I have just been reading this morning an article in London’s ‘Guardian’ newspaper about plans for the re-development of Southbank’s undercroft space under the Queen Elizabeth Hall and a victory by local skaters who currently use the space to stay there. Which brings me to the question of contested public space, a thorny issue no doubt. It is of particular interest to me, having resided in that part of London for several years in the mid-1990’s. Love it or hate it, Southbank was intended as an ambitious project from the start of its development, one that challenged Britain’s historic notions on design and function of public open space and it obviously still continues to do so.

It resonates, because my home town of Melbourne, faced a similar issue about 15 or so years ago with its controversial ‘City Square’. An ambitious development itself, cased (like Southbank) in Brutalist off-form concrete with a giant TV screen of electric globes (used once because the electricity bills were astronomical) and full of cavernous underground spaces that were intended for the recreation of ‘decent folk’ but became a haven for perceived underground or subversive activity, such as skating or heaven forbid…. young people meeting their friends and hanging out. The outcome was that in the early 2000’s it was given a gentrified overhaul, a hotel built on the site overlooking activity and additions such as restaurants and cafe’s added to bring back the ‘decent folk’. Well it worked, but the site as a result has no heart and is more about commercial activity, than public space these days.

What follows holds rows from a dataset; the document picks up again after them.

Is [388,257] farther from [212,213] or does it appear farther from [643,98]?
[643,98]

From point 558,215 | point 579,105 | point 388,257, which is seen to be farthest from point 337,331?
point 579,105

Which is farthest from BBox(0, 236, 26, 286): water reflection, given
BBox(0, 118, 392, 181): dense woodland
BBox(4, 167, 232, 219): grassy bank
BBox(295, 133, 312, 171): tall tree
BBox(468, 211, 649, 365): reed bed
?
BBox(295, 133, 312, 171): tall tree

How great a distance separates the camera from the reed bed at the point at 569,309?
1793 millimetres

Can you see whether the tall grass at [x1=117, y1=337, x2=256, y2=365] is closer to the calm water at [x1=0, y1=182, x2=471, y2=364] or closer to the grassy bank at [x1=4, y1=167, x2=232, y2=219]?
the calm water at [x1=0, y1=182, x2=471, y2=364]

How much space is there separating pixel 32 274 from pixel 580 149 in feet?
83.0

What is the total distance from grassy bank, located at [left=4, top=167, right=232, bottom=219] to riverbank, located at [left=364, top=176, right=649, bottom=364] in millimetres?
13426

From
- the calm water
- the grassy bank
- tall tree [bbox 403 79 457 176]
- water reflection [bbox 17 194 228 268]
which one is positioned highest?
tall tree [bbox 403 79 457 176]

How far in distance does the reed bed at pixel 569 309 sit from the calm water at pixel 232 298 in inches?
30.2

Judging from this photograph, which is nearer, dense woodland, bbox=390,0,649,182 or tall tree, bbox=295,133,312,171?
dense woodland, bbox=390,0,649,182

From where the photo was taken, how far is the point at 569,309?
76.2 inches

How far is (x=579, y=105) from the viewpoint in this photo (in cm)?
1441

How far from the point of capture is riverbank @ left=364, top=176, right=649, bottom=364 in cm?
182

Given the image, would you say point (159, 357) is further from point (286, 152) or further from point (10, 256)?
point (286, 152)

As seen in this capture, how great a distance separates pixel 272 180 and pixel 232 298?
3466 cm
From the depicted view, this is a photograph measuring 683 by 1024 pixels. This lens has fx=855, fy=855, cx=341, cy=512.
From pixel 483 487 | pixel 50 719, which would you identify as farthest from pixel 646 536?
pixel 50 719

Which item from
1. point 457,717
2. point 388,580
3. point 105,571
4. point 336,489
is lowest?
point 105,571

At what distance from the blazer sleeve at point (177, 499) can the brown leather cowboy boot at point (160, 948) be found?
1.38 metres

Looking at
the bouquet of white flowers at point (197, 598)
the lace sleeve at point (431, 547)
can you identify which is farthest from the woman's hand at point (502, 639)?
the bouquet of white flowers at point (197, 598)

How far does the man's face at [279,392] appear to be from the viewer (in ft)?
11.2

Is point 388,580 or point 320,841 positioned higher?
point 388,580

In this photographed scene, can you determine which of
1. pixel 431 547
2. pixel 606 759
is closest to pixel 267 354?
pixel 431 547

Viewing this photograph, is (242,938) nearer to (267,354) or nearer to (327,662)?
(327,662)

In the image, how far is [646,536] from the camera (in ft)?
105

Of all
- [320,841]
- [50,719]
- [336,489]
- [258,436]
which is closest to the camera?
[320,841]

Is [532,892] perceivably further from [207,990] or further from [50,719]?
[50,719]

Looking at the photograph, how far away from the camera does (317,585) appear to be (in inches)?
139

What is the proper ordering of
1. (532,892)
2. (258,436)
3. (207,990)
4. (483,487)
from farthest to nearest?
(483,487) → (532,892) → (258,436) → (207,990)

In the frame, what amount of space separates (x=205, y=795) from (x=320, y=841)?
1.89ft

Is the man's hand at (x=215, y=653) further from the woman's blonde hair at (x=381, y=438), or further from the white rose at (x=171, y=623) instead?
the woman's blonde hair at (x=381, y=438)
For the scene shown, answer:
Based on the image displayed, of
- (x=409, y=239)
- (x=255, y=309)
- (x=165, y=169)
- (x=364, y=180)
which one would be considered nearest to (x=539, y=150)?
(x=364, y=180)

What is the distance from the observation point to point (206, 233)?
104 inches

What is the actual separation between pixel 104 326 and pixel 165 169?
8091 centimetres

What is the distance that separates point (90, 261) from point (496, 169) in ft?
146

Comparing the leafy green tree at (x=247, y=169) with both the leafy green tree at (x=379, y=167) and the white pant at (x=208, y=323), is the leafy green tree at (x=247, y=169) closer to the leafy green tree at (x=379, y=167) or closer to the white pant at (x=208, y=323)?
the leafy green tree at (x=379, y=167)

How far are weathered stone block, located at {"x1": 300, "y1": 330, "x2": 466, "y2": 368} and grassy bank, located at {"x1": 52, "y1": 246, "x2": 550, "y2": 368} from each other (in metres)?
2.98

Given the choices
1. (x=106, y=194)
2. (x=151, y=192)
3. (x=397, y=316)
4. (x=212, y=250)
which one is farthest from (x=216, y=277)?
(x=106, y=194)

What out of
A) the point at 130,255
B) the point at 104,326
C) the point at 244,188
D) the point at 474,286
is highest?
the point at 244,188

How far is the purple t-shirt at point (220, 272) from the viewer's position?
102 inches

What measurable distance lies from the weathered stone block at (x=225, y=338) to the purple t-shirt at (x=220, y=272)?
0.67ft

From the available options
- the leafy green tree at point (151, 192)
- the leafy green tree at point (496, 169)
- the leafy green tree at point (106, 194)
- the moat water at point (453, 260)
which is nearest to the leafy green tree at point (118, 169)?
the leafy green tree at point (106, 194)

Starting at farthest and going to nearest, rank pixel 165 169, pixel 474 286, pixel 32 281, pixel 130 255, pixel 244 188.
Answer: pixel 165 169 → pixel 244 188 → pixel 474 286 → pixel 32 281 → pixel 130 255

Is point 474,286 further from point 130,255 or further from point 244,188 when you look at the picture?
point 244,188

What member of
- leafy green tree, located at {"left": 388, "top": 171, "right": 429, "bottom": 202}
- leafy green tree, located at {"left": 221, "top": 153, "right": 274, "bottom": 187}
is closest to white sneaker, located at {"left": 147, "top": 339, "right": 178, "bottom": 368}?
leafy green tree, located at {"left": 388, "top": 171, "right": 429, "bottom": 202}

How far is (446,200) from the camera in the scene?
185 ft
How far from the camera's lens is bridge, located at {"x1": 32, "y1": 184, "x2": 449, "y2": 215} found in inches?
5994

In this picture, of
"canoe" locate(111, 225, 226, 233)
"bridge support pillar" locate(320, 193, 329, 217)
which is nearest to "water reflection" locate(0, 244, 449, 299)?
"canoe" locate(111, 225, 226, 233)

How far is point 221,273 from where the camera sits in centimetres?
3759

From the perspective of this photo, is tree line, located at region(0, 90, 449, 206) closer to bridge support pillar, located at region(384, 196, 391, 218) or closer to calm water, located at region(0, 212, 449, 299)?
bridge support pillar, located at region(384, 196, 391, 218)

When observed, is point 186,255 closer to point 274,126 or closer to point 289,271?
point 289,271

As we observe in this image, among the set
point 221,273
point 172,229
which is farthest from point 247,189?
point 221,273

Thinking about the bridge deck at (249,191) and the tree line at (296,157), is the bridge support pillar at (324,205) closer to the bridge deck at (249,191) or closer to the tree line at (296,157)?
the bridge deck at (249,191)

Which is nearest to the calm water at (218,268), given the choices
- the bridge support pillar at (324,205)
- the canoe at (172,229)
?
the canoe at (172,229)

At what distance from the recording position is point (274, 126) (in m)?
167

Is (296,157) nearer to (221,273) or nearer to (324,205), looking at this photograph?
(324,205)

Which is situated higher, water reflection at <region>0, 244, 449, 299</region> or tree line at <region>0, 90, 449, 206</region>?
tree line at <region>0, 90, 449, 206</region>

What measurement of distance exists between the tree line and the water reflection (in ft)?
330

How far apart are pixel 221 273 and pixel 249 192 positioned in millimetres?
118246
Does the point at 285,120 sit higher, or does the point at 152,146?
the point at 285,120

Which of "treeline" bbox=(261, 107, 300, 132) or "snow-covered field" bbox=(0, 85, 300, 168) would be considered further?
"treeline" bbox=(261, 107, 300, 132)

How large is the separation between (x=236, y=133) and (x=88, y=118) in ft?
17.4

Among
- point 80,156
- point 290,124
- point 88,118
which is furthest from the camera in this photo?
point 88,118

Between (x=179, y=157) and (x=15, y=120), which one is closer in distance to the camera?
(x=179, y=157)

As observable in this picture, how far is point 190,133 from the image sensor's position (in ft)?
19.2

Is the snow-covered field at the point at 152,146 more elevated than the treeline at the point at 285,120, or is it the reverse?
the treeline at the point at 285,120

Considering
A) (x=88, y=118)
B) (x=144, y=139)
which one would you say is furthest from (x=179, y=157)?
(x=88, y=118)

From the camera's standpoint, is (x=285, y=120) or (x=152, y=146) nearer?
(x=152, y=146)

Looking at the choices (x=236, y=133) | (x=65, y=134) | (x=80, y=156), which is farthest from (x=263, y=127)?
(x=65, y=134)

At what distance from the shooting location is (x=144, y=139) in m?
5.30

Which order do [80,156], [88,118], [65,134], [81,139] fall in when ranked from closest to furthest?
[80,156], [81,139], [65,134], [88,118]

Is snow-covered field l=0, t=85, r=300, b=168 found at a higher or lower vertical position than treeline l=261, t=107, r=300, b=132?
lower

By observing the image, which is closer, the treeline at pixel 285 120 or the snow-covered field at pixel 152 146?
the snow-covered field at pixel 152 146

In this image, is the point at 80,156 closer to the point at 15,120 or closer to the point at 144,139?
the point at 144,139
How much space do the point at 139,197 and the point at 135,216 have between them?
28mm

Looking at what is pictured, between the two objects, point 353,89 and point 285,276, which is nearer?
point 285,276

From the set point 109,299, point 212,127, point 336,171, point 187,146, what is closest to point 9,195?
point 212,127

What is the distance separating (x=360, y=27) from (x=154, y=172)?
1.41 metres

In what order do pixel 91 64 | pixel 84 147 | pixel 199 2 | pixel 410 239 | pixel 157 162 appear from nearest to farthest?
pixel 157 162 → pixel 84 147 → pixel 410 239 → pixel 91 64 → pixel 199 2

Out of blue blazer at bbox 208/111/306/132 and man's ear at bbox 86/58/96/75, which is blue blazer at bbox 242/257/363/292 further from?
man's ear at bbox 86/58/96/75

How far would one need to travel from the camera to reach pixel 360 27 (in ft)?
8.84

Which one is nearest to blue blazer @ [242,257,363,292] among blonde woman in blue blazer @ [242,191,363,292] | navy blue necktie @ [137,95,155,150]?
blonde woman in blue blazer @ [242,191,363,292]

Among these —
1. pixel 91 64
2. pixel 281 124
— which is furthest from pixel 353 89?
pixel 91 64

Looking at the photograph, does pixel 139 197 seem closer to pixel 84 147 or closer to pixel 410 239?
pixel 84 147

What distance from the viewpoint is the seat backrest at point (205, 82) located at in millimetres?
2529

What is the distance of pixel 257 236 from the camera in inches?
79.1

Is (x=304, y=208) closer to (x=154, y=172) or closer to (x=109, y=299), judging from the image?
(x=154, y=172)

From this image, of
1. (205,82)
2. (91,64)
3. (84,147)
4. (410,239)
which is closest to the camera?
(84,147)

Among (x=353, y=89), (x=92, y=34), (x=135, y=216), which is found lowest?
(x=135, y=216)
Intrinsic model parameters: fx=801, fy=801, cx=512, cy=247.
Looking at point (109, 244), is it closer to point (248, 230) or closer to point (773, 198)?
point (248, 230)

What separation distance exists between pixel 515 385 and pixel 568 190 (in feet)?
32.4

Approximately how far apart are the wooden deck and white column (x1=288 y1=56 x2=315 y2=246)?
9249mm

On one side of the argument are those that occupy and appropriate public spaces for activity such as skateboarding, have as valid a right to public open space as any other user, on the other side those that believe that only ‘certain’ activities are acceptable in public space. I have to say that I cynically question  whether much of this is subliminally supported by commercial interests??

Young people need us to provide opportunities and places for them to get away from screens and out of the house that don’t cost money, that’s a fact. They also need the chance to interact with their friends in the ‘non-digital’ world, to learn the skills of social interaction, support and negotiation. Most importantly they need physical exercise and outdoors in public open space is the best place for this. Love it or hate it (and I hate tagging), they are incredibly good at appropriating existing unused spaces for their own purposes, spaces which we obviously weren’t creative enough to find a use for.

As a Landscape Architect I understand that not all public activity mixes and that this has to be well thought through to ensure that the mix of activity, environment and age groups work in the long run.  I do think more and more though, we have to recognise and be aware that our right to access public space IS being encroached upon and this is even more pertinent if you are a young person. On a final note, I’m really pleased to hear that this victory at Southbank, had the support of London Mayor, Boris Johnson.